In the summer of 1987 my family and I were traveling in Germany, and we made an obligatory visit to Worms and Heidelberg. I exercised my pitiful German and most of the people I talked to wanted to exercise their English abilities, which were usually better than my German. Likewise people wanted to know where we came from in America, and I would explain that we came from farming country in Central Illinois, that had been settled mostly by Germans and Italians.

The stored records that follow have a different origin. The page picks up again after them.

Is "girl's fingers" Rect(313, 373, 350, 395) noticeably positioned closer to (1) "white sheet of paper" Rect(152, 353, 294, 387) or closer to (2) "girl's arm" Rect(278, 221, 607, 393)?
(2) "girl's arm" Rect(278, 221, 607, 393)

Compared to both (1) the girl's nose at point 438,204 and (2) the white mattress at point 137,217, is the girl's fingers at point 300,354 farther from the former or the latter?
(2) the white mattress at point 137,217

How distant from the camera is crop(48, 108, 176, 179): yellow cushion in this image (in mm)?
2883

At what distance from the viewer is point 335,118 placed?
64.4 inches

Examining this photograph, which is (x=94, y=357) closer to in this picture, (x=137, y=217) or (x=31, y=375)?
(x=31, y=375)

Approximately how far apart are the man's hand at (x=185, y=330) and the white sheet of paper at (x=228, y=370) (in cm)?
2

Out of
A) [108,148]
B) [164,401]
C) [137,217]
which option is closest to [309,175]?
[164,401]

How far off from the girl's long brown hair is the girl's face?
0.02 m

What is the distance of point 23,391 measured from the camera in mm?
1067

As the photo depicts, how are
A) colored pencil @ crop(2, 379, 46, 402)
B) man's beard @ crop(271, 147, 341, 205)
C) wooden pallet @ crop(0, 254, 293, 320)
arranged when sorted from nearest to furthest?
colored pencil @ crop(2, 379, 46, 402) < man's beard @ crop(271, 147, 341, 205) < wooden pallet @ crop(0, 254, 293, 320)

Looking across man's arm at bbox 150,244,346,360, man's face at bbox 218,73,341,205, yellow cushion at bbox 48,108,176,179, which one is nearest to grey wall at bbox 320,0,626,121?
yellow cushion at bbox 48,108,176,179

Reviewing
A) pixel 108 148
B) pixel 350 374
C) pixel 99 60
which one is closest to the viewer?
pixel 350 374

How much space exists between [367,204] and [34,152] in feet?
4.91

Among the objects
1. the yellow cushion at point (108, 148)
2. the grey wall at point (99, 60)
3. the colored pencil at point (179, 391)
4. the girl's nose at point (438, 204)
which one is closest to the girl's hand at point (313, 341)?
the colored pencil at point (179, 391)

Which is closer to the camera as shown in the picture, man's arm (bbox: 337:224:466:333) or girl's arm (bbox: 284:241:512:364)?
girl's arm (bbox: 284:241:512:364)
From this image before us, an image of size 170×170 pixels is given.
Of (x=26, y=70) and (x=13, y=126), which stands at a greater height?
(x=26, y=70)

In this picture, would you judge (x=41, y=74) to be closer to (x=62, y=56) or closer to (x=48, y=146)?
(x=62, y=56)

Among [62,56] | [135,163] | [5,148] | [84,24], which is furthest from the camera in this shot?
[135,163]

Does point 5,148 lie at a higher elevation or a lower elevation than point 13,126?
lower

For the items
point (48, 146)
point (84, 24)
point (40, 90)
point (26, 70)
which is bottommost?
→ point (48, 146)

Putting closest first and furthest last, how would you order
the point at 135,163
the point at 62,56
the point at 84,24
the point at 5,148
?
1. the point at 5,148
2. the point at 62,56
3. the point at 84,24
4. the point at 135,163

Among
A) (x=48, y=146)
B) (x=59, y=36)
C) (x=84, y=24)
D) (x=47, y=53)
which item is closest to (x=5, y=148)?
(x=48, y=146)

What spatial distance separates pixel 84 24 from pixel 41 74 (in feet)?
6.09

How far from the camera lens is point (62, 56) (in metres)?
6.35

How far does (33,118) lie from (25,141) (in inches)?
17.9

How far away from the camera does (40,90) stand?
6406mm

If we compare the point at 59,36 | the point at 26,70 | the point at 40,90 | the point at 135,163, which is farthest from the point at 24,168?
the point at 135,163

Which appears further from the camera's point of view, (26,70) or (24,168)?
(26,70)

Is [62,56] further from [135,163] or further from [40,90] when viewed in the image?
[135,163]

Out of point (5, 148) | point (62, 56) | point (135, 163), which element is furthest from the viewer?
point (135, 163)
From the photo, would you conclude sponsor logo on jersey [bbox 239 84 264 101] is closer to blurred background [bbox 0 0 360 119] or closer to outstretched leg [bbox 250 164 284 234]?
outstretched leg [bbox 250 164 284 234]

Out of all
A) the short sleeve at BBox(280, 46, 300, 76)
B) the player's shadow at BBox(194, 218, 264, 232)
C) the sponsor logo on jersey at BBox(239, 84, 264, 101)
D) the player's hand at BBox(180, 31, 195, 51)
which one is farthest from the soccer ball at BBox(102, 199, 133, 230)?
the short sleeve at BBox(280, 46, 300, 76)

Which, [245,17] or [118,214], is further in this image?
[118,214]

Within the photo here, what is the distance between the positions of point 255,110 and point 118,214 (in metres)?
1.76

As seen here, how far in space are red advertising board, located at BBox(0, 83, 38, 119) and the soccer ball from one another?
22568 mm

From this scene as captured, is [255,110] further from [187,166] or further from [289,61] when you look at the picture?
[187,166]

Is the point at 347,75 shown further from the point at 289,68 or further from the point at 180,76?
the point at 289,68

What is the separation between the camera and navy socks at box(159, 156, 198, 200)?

Pressed further about where in Germany the settlers had come from, twice I answered that they were mostly from Ostfriesland, in northwest Germany, which elicited a response of laughter both times. The second time this happened I asked why they were amused, and they responded that they knew that in America people made jokes about the foolishness of people in American southern states, or about Polish people. There in southern Germany they made fun of people from Ostfriesland as the fools. After that I changed the answer to say that our own people had come from the Frankfurt region or from die Schweiz, and the response was polite interest.
The discussion about Italian settlers followed a similar course. There were mostly farmers and restauranteurs in our area, known for their pastas and pizzas, like Mona’s and Capponi’s at Toluca Illinois. But Illinois meant “Chicago” to three people that I talked to, and one of them pantomimed a machine gun, when I answered ‘yes,’ that I knew some of the Capponi family, and they prepared fabulous food. It hadn’t crossed my mind until his pantomime that he was thinking all the while about Al Capone.
At Worms we visited the reconstructed Cathedral, retraced Luther’s steps, and enjoyed some Liebfraumilch, but I’ll never forget the look on the face of one of the local citizens when I answered that I was most interested in worshipping in the restored synagogue where Rashi had studied. “Why on earth would you want to do that?” the man responded.
You learn a lot when traveling, and sometimes you can’t help but become the butt of jokes yourself.